[Short text fragments from websites]
# # # #

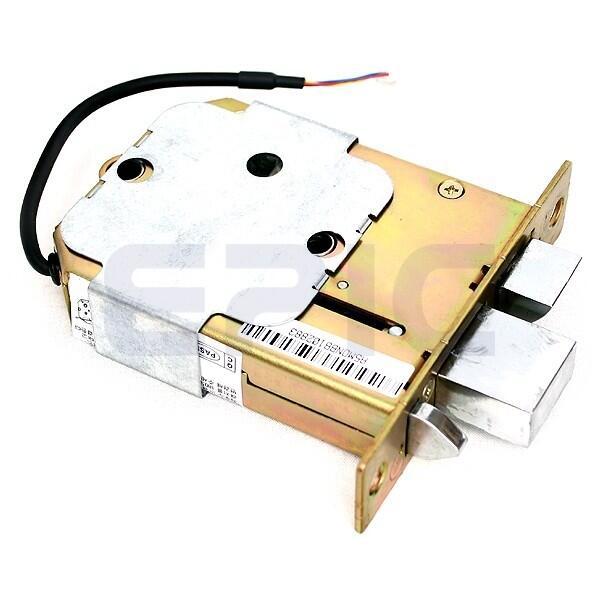 KUNCI SIDIK JARI DIGITAL SAMSUNG SHS 5230 /H 705, GATEMAN F10, F50, F100 AND F500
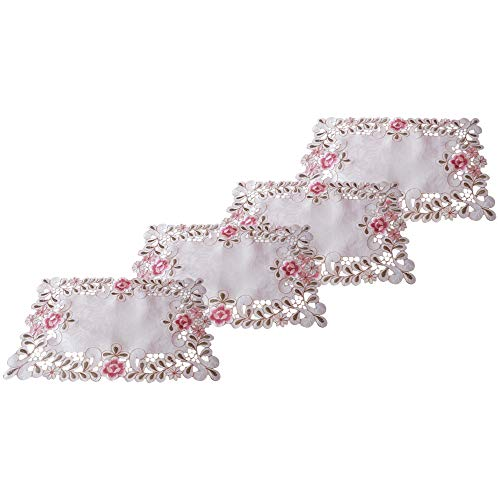 LINVINC Placemats 30x45cm - Tafelloper Roze Borduurwerk Bloemmotief - Decoratieve Modieuze Accessoires voor Thuis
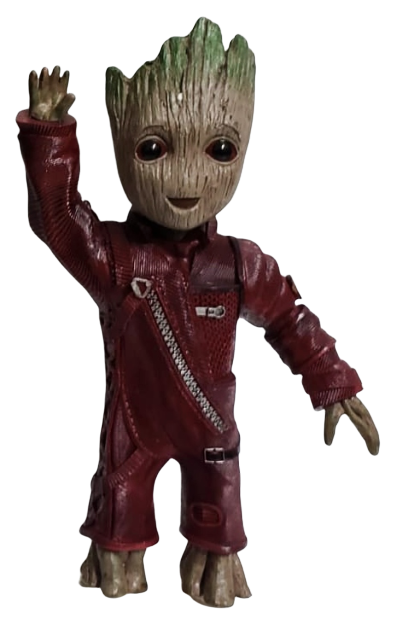 Estátua Groot (Ravager): Guardiões da Galáxia Vol. 2 (Guardians of the Galaxy Vol. 2) - Marvel (Apenas Venda Online)
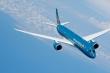 Vietnam Airlines cắt giảm tần suất bay đến châu Âu vì dịch Covid-19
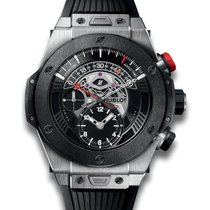 Hublot Big Bang 45 mm Unico Bi-Retrograde Chrono  Titanium...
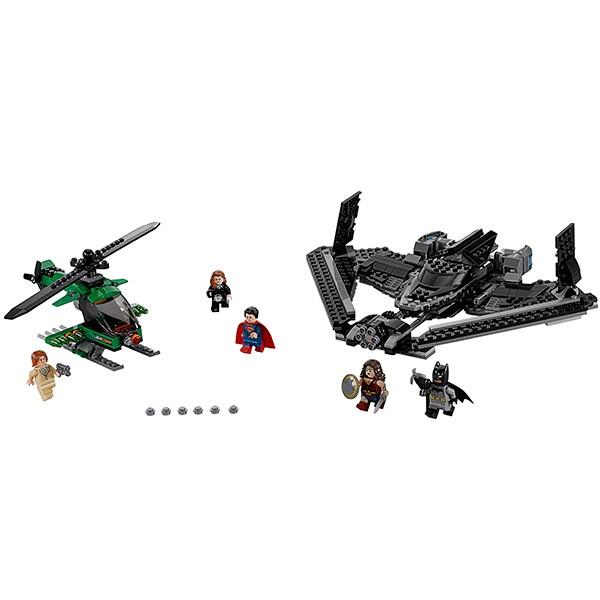 Конструктор Lego 76046 Super Heroes Супер Герои Поединок в небе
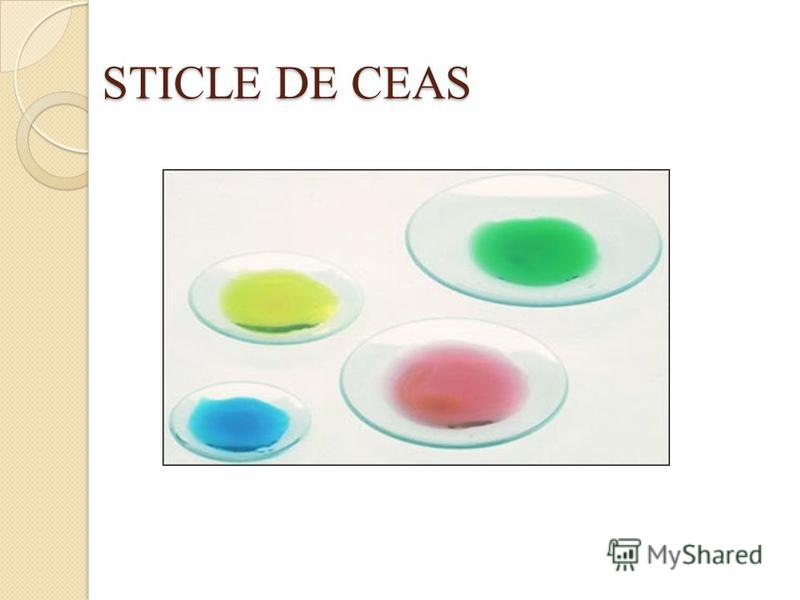STICLE DE CEAS
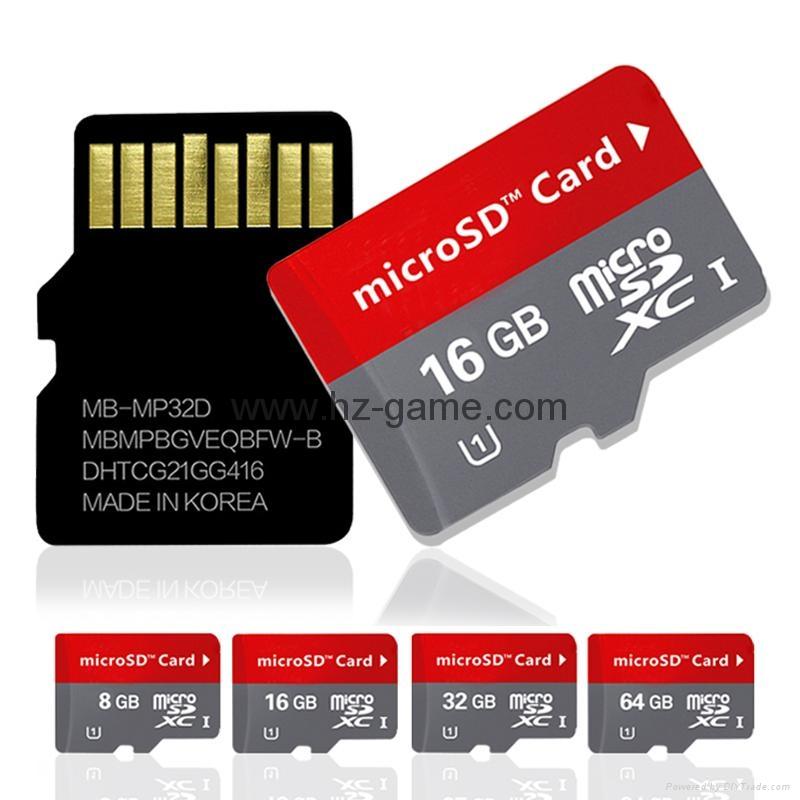 ps2雙色記憶卡/xbox360/wii /NGC遊戲內存卡 儲存卡 C10高速  手機TF卡批發 17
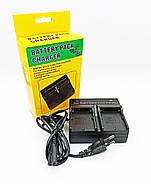 Зарядний пристрій Visico Double для двох Sony NP-F550, NP-F750, NP-F950, фото 4
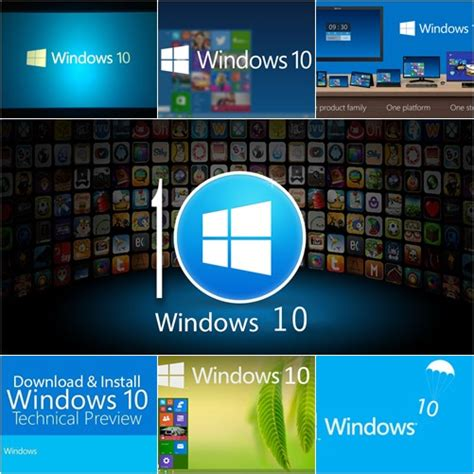 windows 7 web software free microsoft released windows 10 windows 7 free upgrade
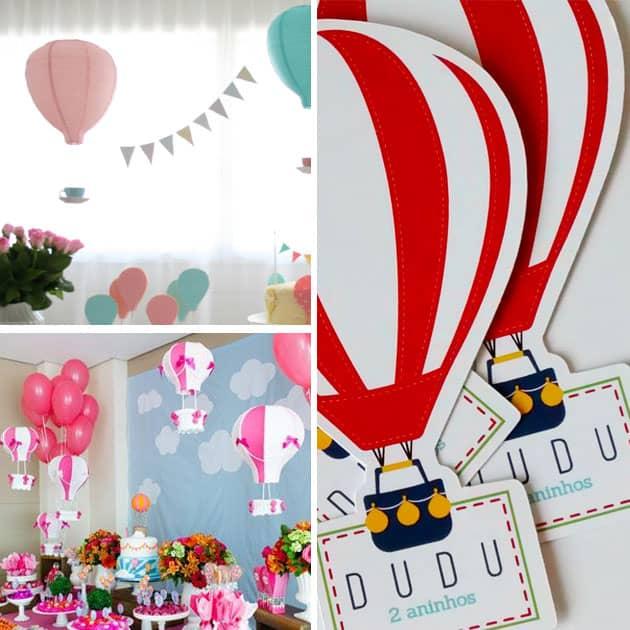 decoração com balões 2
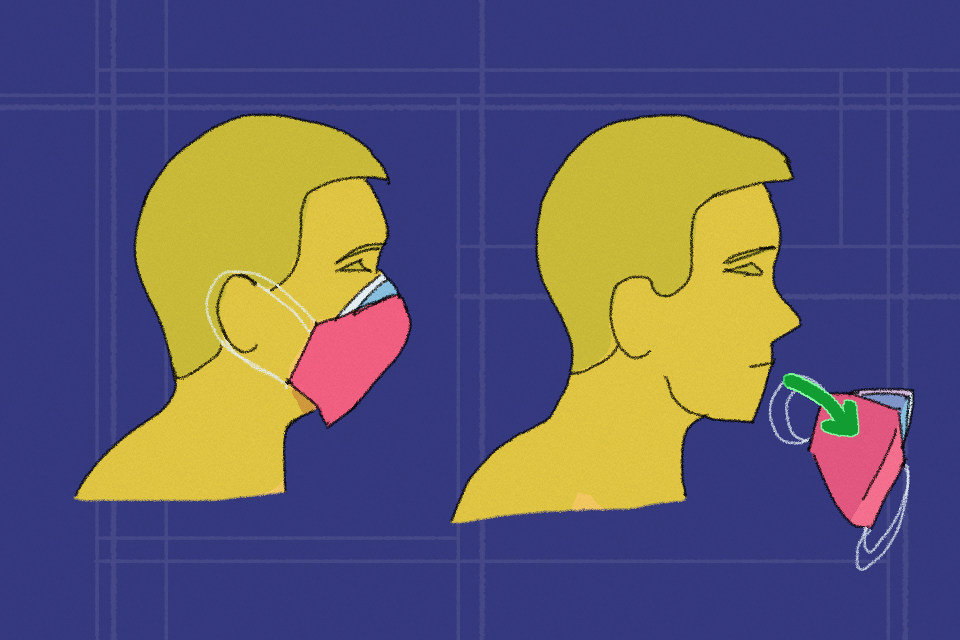 Columbia Engineering to Produce Single Masks That Appear to Be Double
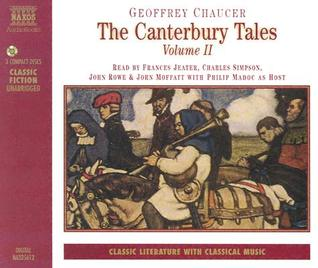 Canterbury Tales II 3D by Geoffrey Chaucer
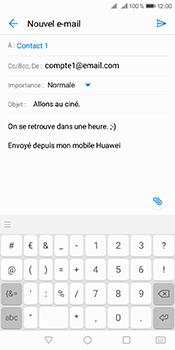 Huawei Y6 (2018) - E-mails - Envoyer un e-mail - Étape 9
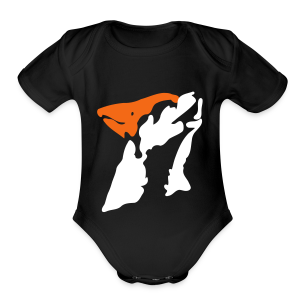 STARFOX Vector 2 - Short Sleeve Baby Bodysuit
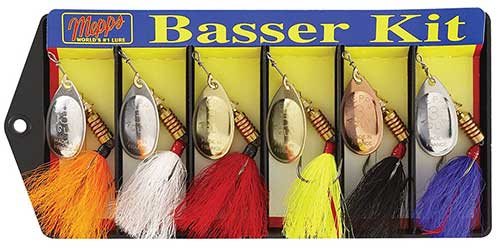 mepps bass fishing lures fishing gift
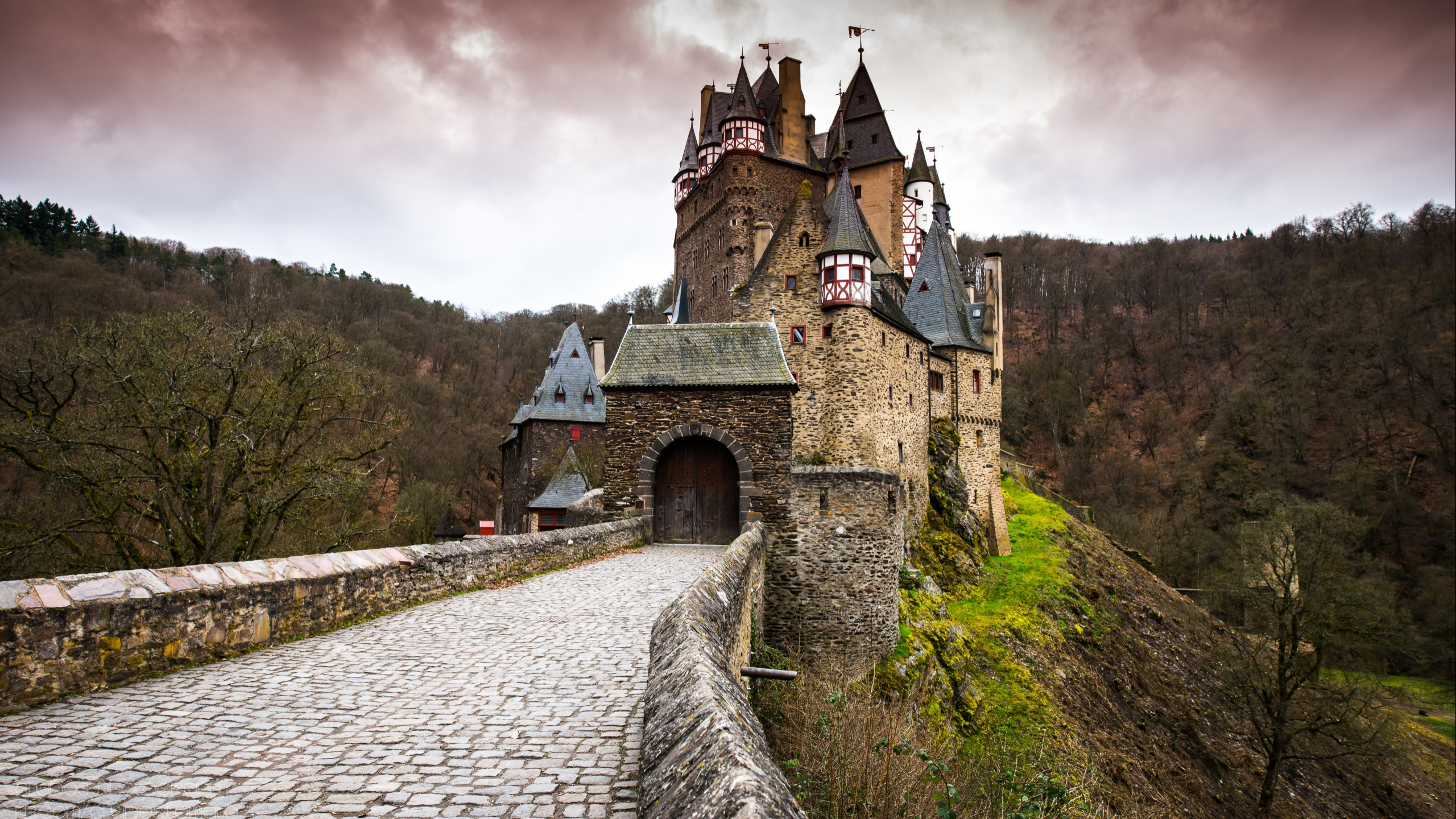 31 Eltz Castle Hd Wallpapers Backgrounds Wallpaper Abyss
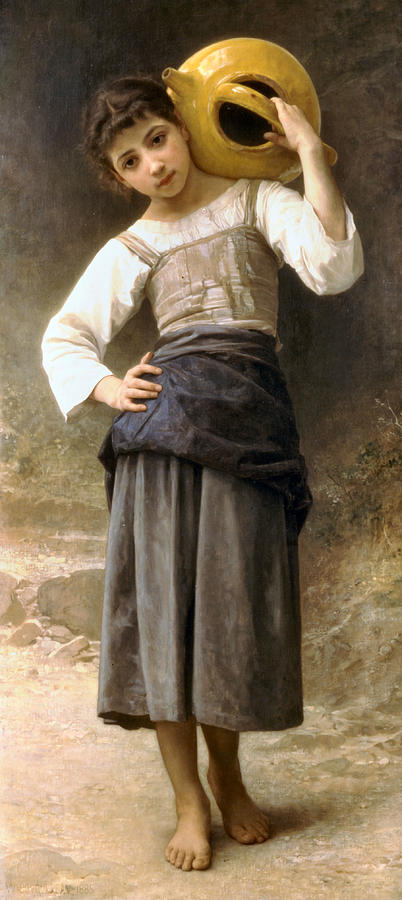 Young Girl Digital Art - Young Girl Going To The Fountain by William Bouguereau
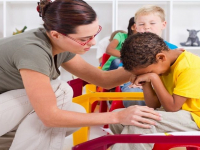 Curso de Distúrbio de Aprendizagem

# # # #

## WHAT TO WORK ON
What you give back must match the lines from the start of the records through the line that contains "Hublot Big Bang", exactly, with the pictures left out.

## RESULT OF THIS EXERCISE
 KUNCI SIDIK JARI DIGITAL SAMSUNG SHS 5230 /H 705, GATEMAN F10, F50, F100 AND F500
 LINVINC Placemats 30x45cm - Tafelloper Roze Borduurwerk Bloemmotief - Decoratieve Modieuze Accessoires voor Thuis
 Estátua Groot (Ravager): Guardiões da Galáxia Vol. 2 (Guardians of the Galaxy Vol. 2) - Marvel (Apenas Venda Online)
 Vietnam Airlines cắt giảm tần suất bay đến châu Âu vì dịch Covid-19
 Hublot Big Bang 45 mm Unico Bi-Retrograde Chrono  Titanium...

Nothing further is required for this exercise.